How do Parathreads Operate?

A portion of the parachain slots on the Relay Chain will be designated as part of the parathread pool. In other words, some parachain slots will have no parachain attached to them and rather will be used as a space for which the winner(s) of the block-by-block parathread fee auction can have their block candidate included.

Collators will offer a bid designated in DOT for inclusion of a parathread block candidate. The Relay Chain block author is able to select from these bids to include a parathread block. The obvious incentive is for them to accept the block candidate with the highest bid, which would bring them the most profit. The tokens from the parathread bids will likely be split 80-20, meaning that 80% goes into Polkadot treasury and 20% goes to the block author. This is the same split that applies also to transaction fees and, like many other parameters in Polkadot, can be changed through a governance mechanism.

Parachain vs. Parathread

Parachains and parathreads are very similar from a development perspective. One can imagine that a chain developed with Substrate can at different points in its lifetime assume one of three states: an independent chain with secured bridge, a parachain, or a parathread. It can switch between these last two states with relatively minimal effort since the difference is more of an economic distinction than a technological one.

Parathreads have the exact same benefits for connecting to Polkadot that a full parachain has. Namely, it is able to send messages to other para-objects through XCMP and it is secured under the full economic security of Polkadot's validator set.

The difference between parachains and parathreads is economic. Parachains must be registered through a normal means of Polkadot, i.e. governance proposal or parachain slot auction. Parathreads have a fixed fee for registration that would realistically be much lower than the cost of acquiring a parachain slot. Similar to how DOT are locked for the duration of parachain slots and then returned to the winner of the auction, the deposit for a parathread will be returned to the parathread after the conclusion of its term.

Registration of the parathread does not guarantee anything more than the registration of the parathread code to the Polkadot Relay Chain. When a parathread progresses by producing a new block, there is a fee that must be paid in order to participate in a per-block auction for inclusion in the verification of the next Relay Chain block. All parathreads that are registered are competing in this auction for their parathread to be included for progression.

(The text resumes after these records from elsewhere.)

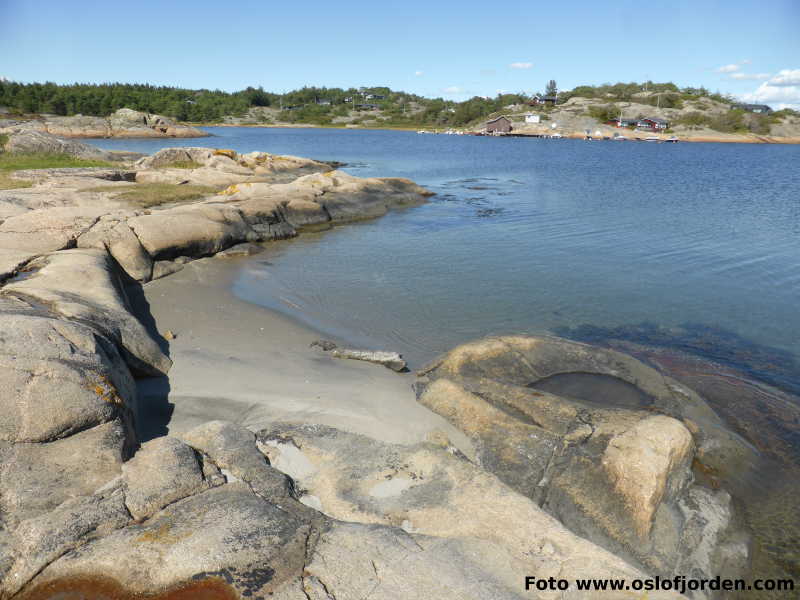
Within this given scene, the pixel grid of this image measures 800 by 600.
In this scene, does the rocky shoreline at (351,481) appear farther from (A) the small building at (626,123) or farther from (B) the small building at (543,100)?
(B) the small building at (543,100)

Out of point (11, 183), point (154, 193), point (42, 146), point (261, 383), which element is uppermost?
point (42, 146)

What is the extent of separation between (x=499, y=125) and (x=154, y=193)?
121327mm

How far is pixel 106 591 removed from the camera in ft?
12.2

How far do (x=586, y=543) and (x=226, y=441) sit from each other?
3.77 m

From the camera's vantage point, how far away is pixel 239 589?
3.76 m

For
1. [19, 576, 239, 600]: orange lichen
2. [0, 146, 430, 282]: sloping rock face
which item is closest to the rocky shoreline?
[19, 576, 239, 600]: orange lichen

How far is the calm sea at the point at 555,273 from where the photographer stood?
12.3m

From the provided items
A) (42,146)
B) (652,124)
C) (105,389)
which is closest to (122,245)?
(105,389)

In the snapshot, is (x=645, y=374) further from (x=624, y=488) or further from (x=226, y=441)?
(x=226, y=441)

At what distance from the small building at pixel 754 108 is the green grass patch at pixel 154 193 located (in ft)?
451

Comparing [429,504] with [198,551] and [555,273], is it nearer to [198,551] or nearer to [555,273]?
[198,551]

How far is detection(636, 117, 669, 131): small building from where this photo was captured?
385 feet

There are two interesting observations to make about parathreads. Since they compete on a per-block basis, it is similar to how transactions are included in Bitcoin or Ethereum. A similar fee market will likely develop, which means that busier times will drive the price of parathread inclusion up, while times of low activity will require lower fees. Two, this mechanism is markedly different from the parachain mechanism, which guarantees inclusion as long as a parachain slot is held; parathread registration grants no such right to the parathread.

Parathread Economics

There are two sources of compensation for collators:

  1. Assuming a parathread has its own local token system, it pays the collators from the transaction fees in its local token. If the parathread does not implement a local token, or its local token has no value (e.g. it is used only for governance), then it can use DOT to incentivize collators.

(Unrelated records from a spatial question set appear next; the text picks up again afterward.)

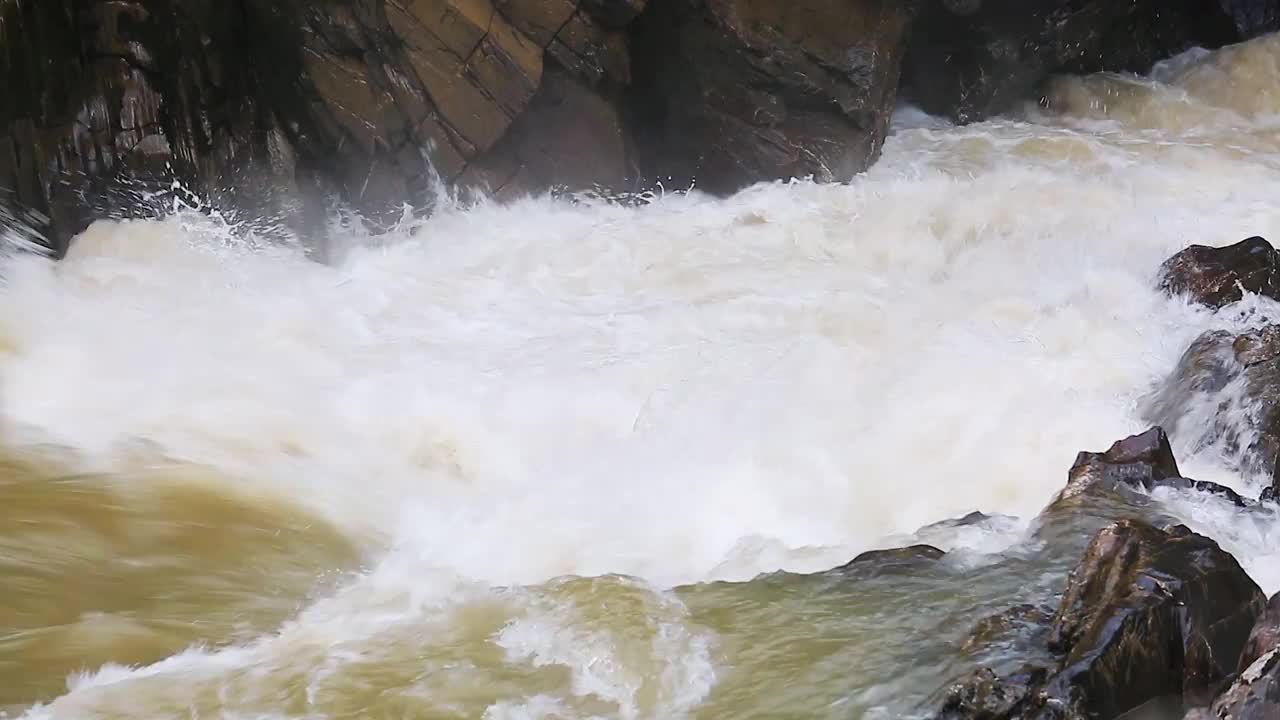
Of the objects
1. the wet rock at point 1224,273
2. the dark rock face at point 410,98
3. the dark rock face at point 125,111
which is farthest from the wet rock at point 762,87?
the dark rock face at point 125,111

  2. Parathread protocol subsidy. A parathread can mint new tokens in order to provide additional incentives for the collator. Probably, the amount of local tokens to mint for the parathread would be a function of time, the more time that passes between parathread blocks that are included in the Relay Chain, the more tokens the parathread is willing to subsidize in order to be considered for inclusion. The exact implementation of this minting process could be through local parathread inflation or via a stockpile of funds like a treasury.

Collators may be paid in local parathread currency. However, the Relay Chain transacts with the Polkadot native currency only. Collators must then submit block candidates with an associated bid in DOT .

Parachain Slot Swaps

It will be possible for a parachain that holds a parachain slot to swap this slot with a parathread so that the parathread "upgrades" to a full parachain and the parachain becomes a parathread. The chain can also stop being a chain and continue as a thread without swapping the slot. The slot, if unoccupied, would be auctioned off in the next auction period.

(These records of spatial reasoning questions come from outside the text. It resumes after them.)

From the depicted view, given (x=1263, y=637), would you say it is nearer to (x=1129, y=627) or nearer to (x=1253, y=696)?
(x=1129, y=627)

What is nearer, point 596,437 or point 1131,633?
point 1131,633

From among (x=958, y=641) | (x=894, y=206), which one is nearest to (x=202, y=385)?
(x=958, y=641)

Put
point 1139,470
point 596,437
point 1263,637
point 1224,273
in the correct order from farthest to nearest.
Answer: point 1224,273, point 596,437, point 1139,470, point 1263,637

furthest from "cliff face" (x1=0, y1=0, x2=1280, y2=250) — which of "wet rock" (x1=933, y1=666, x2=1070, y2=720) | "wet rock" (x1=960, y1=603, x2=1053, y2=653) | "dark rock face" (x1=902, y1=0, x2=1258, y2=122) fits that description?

This provides a graceful off-ramp for parachains that have reached the end of their lease and do not have sufficient usage to justify renewal; they can remain registered on the Relay Chain but only produce new blocks when they need to.

Parathreads help ease the sharp stop of the parachain slot term by allowing parachains that are still doing something useful to produce blocks, even if it is no longer economically viable to rent a parachain slot.